La mission d’évaluation du Kenya sur la situation sécuritaire en Haïti arrivera bientôt, selon le porte-parole adjoint du Département d’Etat américain, Vedant Patel, lors d’une conférence de presse lundi, précisant que le Kenya ne sera pas le seul pays à faire partie de cette mission à laquelle les Etats-Unis d’Amérique prendront aussi part.
« Le département d’État et ses partenaires inter-agences soutiendront et participeront au voyage d’évaluation technique du Kenya en Haïti qui aura lieu prochainement, ainsi qu’aux consultations à New York et à Washington dans les semaines à venir. ».
Le fonctionnaire américain a par ailleurs précisé qu’il n’est pas en mesure de communiquer la date exacte de l’arrivée de ladite mission d’évaluation sur le territoire haïtien « pour des raisons de sécurité opérationnelle et d’autres préoccupations ». En outre, il réaffirme que le gouvernement américain sera entièrement engagé dans le processus d’évaluation.
Par ailleurs, sur la question du financement des opérations en Haïti, le porte-parole adjoint du Département d’Etat américain a fait savoir que son pays mène des discussions avec d’autres pays afin de trouver du financement, de l’équipement et de contribuer à la formation et au personnel de la mission.
Soulignons que le Kenya ainsi que les autres pays ayant déjà manifesté leur volonté de prendre part à la force multinationale en Haïti n’attendent que le vote favorable des Nations-Unies sur la résolution du conseil de sécurité de l’ONU concernant la venue de ladite force.
Entre temps, la situation sécuritaire continue de se dégrader en Haïti.

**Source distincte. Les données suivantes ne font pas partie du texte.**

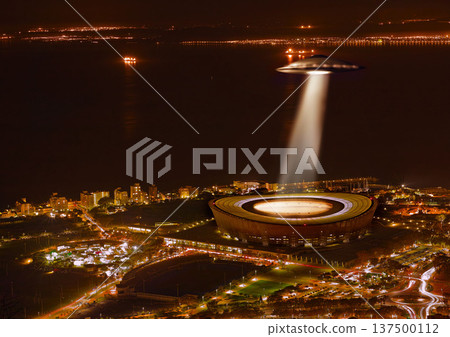 UFO, light and city in night, alien invasion and search with light on stadium in Cape Town. UAP ship, flying saucer and tractor beam in dark cityscape, metro or cbd for survey, inspection and flight 137500112
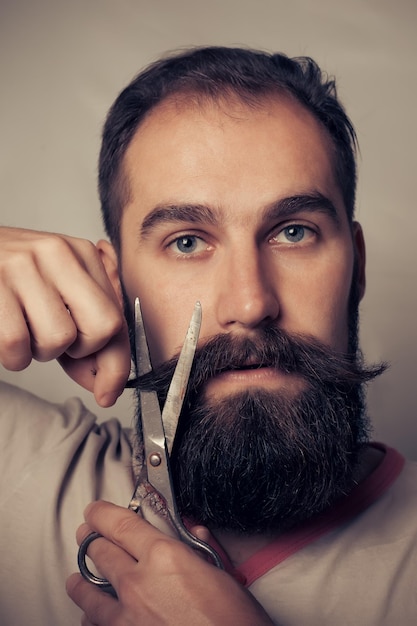 Foto man snijdt baard tegen een grijs achtergrondportret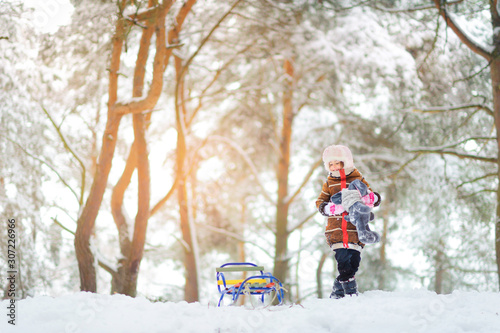 Cute girl plays in the winter forest at sunset. Children sledding in a snowy park. Winter holiday.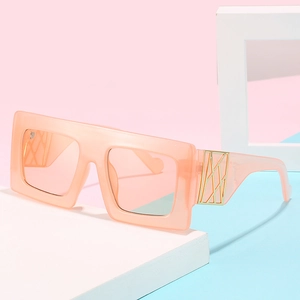 Oversized peach orange square sunglasses with gradient lenses and gold temple detail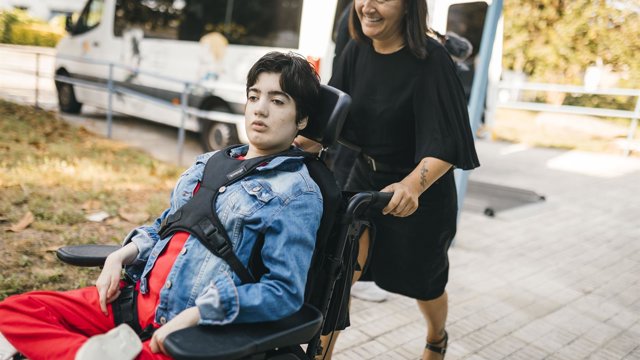 Archivo - Una mujer empuja la silla de ruedas de su hija con parálisis cerebral.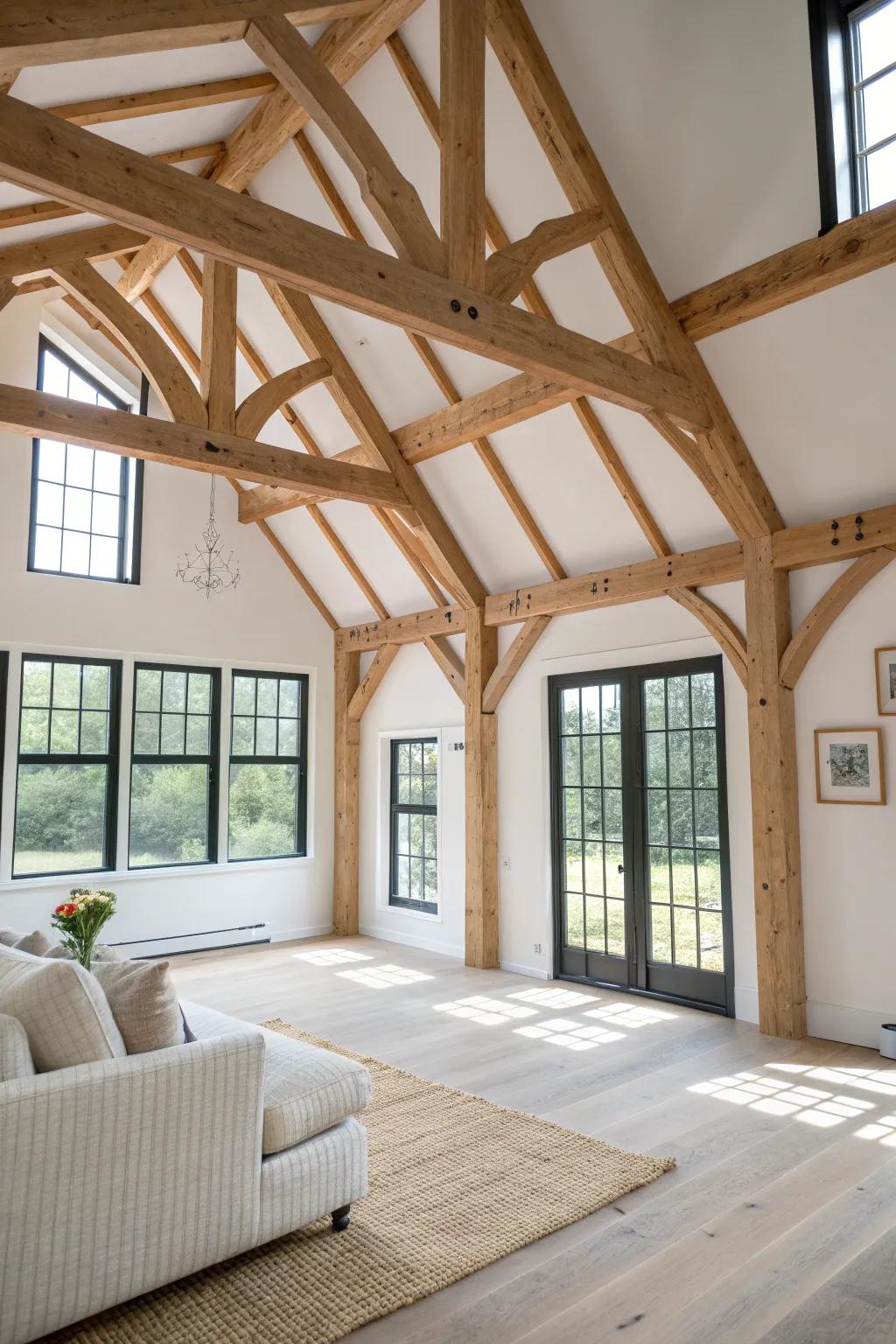 Open-concept great room with handcrafted exposed beams—small barn home, big airy volume.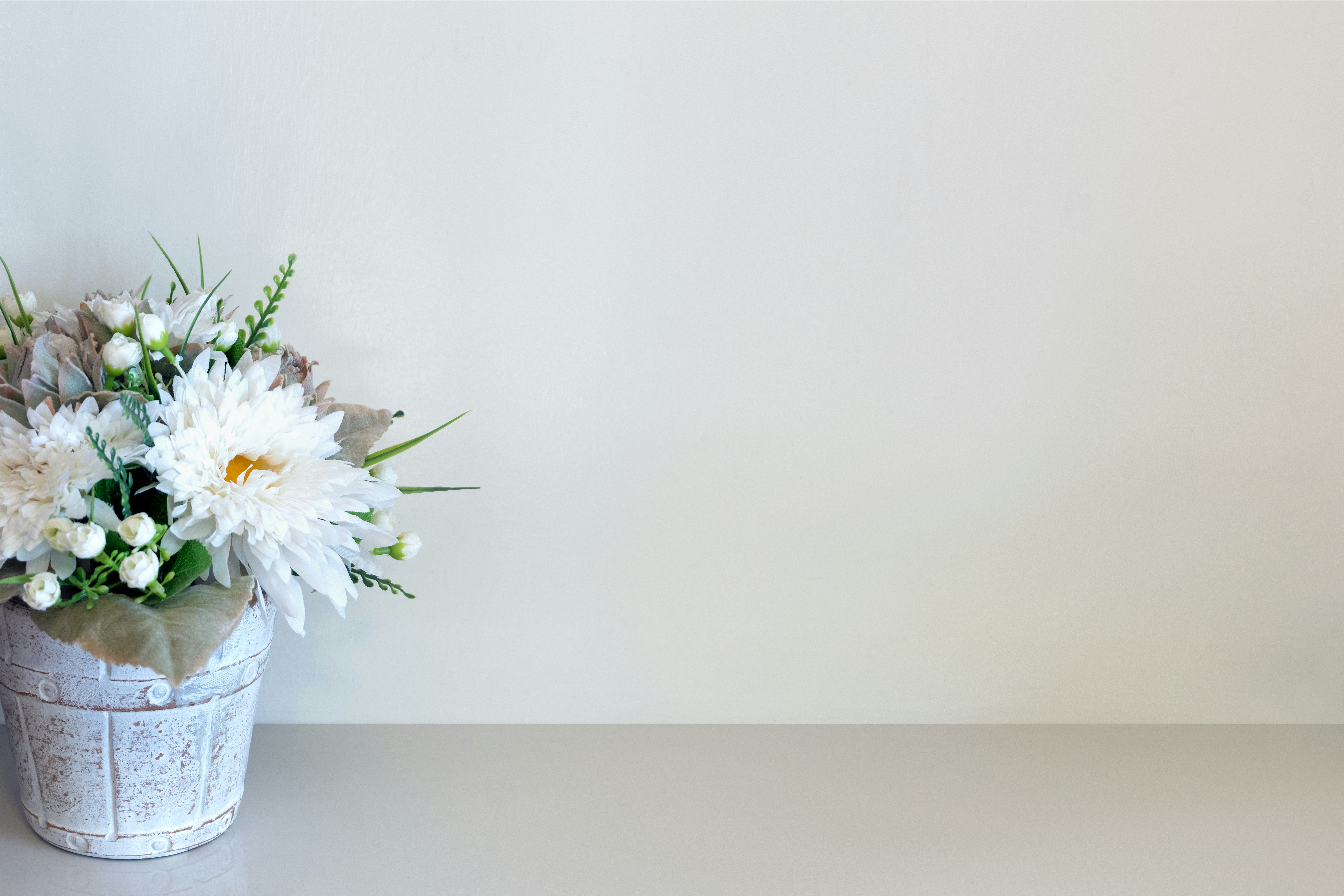 White pot with flowers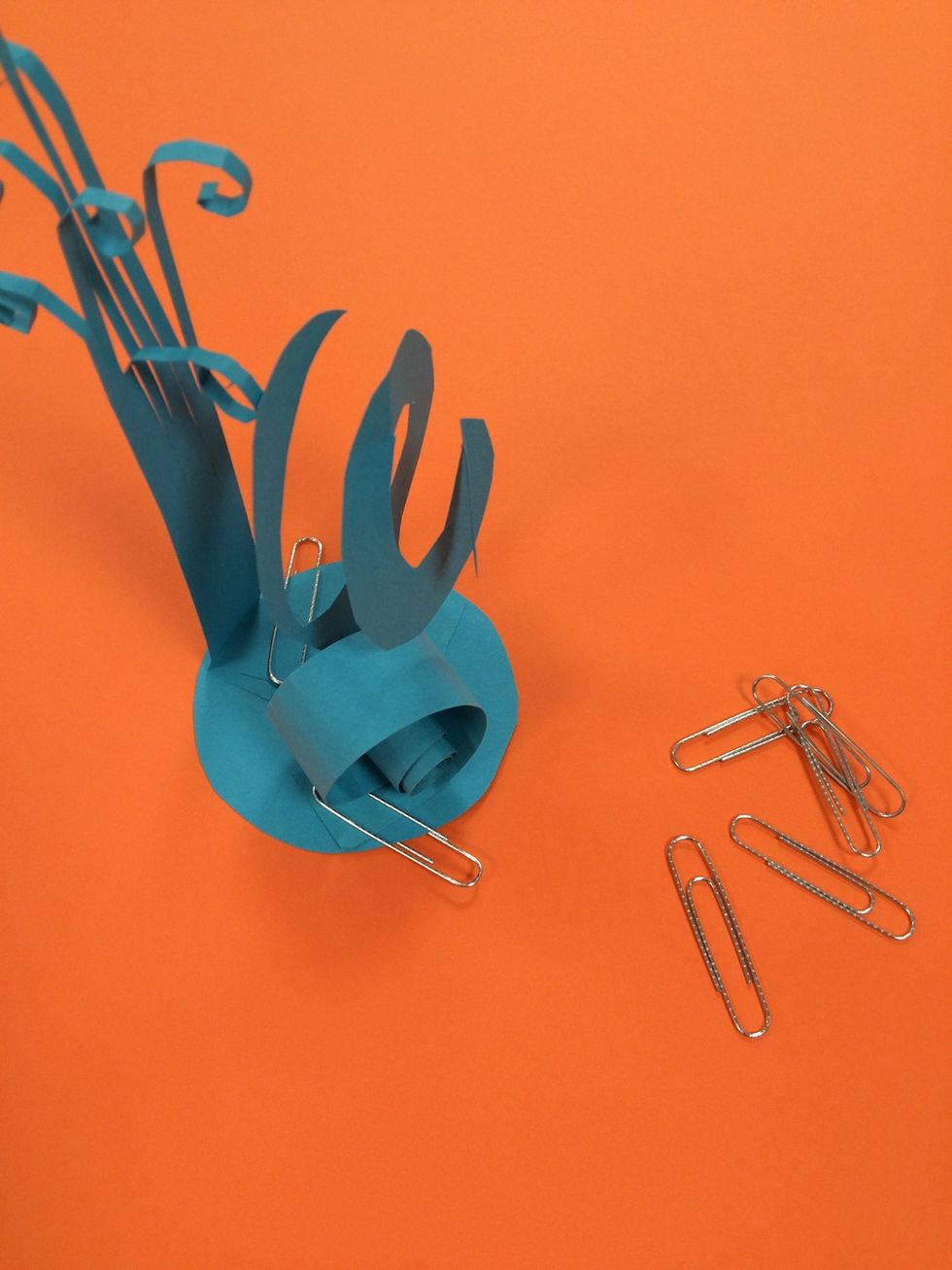 If pieces need a bit more support, you can use paper clips to hold them until the glue dries.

A Carrefour-Feuilles, les habitants sont en proie à des attaques des bandits armés du gang de Gran Ravin dirigé par Ti lapli, faisant morts et blessés et forçant les riverains à fuir leurs quartiers, notamment Savann Pistach, pour trouver refuge sur des places publiques et ailleurs, malgré le déploiement des agents des forces de l’ordre dans cette zone, hier.
Dans la commune de la Croix-des-Bouquets, la situation n’est pas meilleure. Malgré des opérations lancées par la Police nationale il y a quelques jours, le gang de 400 mawozo continue d’imposer sa loi, bloquant la circulation un peu partout dans la commune.
Hier, les bandits de Savien, dans l’Artibonite ont forcé les habitants à quitter leurs domiciles. Des résidents ont confié à notre rédaction qu’ils ont été obligés de fuir, jusqu’à rentrer dans la capitale haïtienne, elle-même en proie à la violence des gangs, pour trouver refuge.